While Son’s deep-pocketed pledges on AI mark a return to the aggressive SoftBank of old, so did Wednesday’s loss. SoftBank rocked the technology investment world by taking big stakes in startups through its Vision Funds. While some of those have paid off, others, like WeWork, have flamed out.
SoftBank reported a net loss of 369.2 billion yen ($2.4 billion) in the October-December quarter, hit by unrealised valuation losses at South Korea’s Coupang, Chinese ride-hailing firm Didi Global and AutoStore Holdings.
The third-quarter result compares to an LSEG consensus estimate of a net profit of 234 billion yen ($1.5 billion) drawn from four analysts and a profit of 950 billion yen in the same period a year earlier.
Cash and cash equivalents dropped to 4.7 trillion yen ($30.6 billion) as of end-December from 6.2 trillion yen in March which was the end of the previous financial year.
Sources said in January that SoftBank was in talks to invest up to $25 billion in ChatGPT creator OpenAI. Recent media reports have said that figure has grown to $40 billion, though some of that amount would later be syndicated out to other investors.
SoftBank has also committed to investing $15 billion in Stargate – a venture with OpenAI and Oracle that will build AI data centre capacity in the United States and which has been backed by U.S. President Donald Trump.
The Vision Fund unit posted an investment loss of 352.7 billion yen, breaking a run of two consecutive quarters in the black.

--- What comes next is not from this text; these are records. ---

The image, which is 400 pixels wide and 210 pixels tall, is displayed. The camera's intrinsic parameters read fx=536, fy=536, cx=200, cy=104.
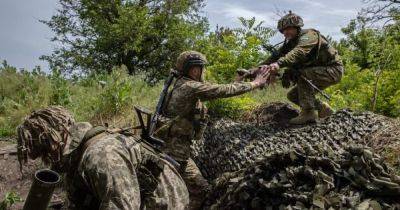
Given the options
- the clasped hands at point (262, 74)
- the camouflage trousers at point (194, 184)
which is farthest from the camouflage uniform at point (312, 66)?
the camouflage trousers at point (194, 184)

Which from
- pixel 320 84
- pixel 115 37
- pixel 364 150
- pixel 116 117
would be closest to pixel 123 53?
pixel 115 37

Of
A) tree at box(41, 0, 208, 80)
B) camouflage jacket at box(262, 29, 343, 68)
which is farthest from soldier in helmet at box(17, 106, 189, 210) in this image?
tree at box(41, 0, 208, 80)

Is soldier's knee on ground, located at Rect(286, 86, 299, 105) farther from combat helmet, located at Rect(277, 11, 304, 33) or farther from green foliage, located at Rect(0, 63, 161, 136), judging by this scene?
green foliage, located at Rect(0, 63, 161, 136)

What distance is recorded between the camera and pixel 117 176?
141 inches

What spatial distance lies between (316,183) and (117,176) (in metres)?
2.09

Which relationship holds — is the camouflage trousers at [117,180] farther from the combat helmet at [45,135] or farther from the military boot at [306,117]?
the military boot at [306,117]

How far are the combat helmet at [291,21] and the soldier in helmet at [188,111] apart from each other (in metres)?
1.33

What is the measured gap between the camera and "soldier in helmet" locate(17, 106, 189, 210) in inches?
142

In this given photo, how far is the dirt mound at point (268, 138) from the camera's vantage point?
7043mm

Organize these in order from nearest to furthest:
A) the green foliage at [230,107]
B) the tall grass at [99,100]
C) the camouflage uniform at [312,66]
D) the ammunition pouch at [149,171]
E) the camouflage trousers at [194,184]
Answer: the ammunition pouch at [149,171] < the camouflage trousers at [194,184] < the camouflage uniform at [312,66] < the green foliage at [230,107] < the tall grass at [99,100]

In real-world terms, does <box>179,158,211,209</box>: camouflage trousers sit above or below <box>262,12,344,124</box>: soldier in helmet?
below

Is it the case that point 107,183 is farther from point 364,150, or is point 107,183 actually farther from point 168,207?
point 364,150

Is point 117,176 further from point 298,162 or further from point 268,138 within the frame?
Answer: point 268,138

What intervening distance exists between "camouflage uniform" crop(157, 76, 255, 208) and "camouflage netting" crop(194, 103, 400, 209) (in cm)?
30
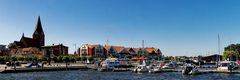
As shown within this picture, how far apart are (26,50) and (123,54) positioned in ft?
173

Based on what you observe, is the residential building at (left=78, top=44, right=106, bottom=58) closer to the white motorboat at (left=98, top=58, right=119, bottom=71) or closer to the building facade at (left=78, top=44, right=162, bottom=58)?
the building facade at (left=78, top=44, right=162, bottom=58)

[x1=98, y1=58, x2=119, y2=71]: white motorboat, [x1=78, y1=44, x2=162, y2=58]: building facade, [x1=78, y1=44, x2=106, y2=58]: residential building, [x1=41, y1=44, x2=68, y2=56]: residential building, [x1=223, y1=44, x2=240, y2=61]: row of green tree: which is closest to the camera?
[x1=98, y1=58, x2=119, y2=71]: white motorboat

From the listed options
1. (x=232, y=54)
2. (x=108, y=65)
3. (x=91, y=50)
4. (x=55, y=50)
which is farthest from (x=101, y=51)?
(x=108, y=65)

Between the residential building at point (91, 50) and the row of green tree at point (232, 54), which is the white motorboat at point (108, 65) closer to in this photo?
the residential building at point (91, 50)

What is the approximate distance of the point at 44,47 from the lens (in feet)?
654

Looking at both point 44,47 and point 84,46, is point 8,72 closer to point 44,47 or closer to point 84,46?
point 84,46

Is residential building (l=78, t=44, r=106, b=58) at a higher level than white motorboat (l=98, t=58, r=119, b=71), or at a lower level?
higher

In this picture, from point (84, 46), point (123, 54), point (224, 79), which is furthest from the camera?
point (123, 54)

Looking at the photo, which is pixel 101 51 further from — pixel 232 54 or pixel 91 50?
pixel 232 54

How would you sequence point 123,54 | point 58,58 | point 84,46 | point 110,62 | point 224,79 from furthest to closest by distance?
point 123,54, point 84,46, point 58,58, point 110,62, point 224,79

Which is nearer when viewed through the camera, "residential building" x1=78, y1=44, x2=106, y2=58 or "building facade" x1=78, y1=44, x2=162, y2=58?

Vision Fund 1 has had a gross gain of $21.6 billion since its inception in 2017 while Vision Fund 2, which covers a broad suite of earlier-stage startups, has logged a $22.2 billion loss since 2019.
Total returns for SoftBank, comprising share gains and dividends, are up more than 11% over the 12 months, outperforming a 4% return for the benchmark Nikkei 225.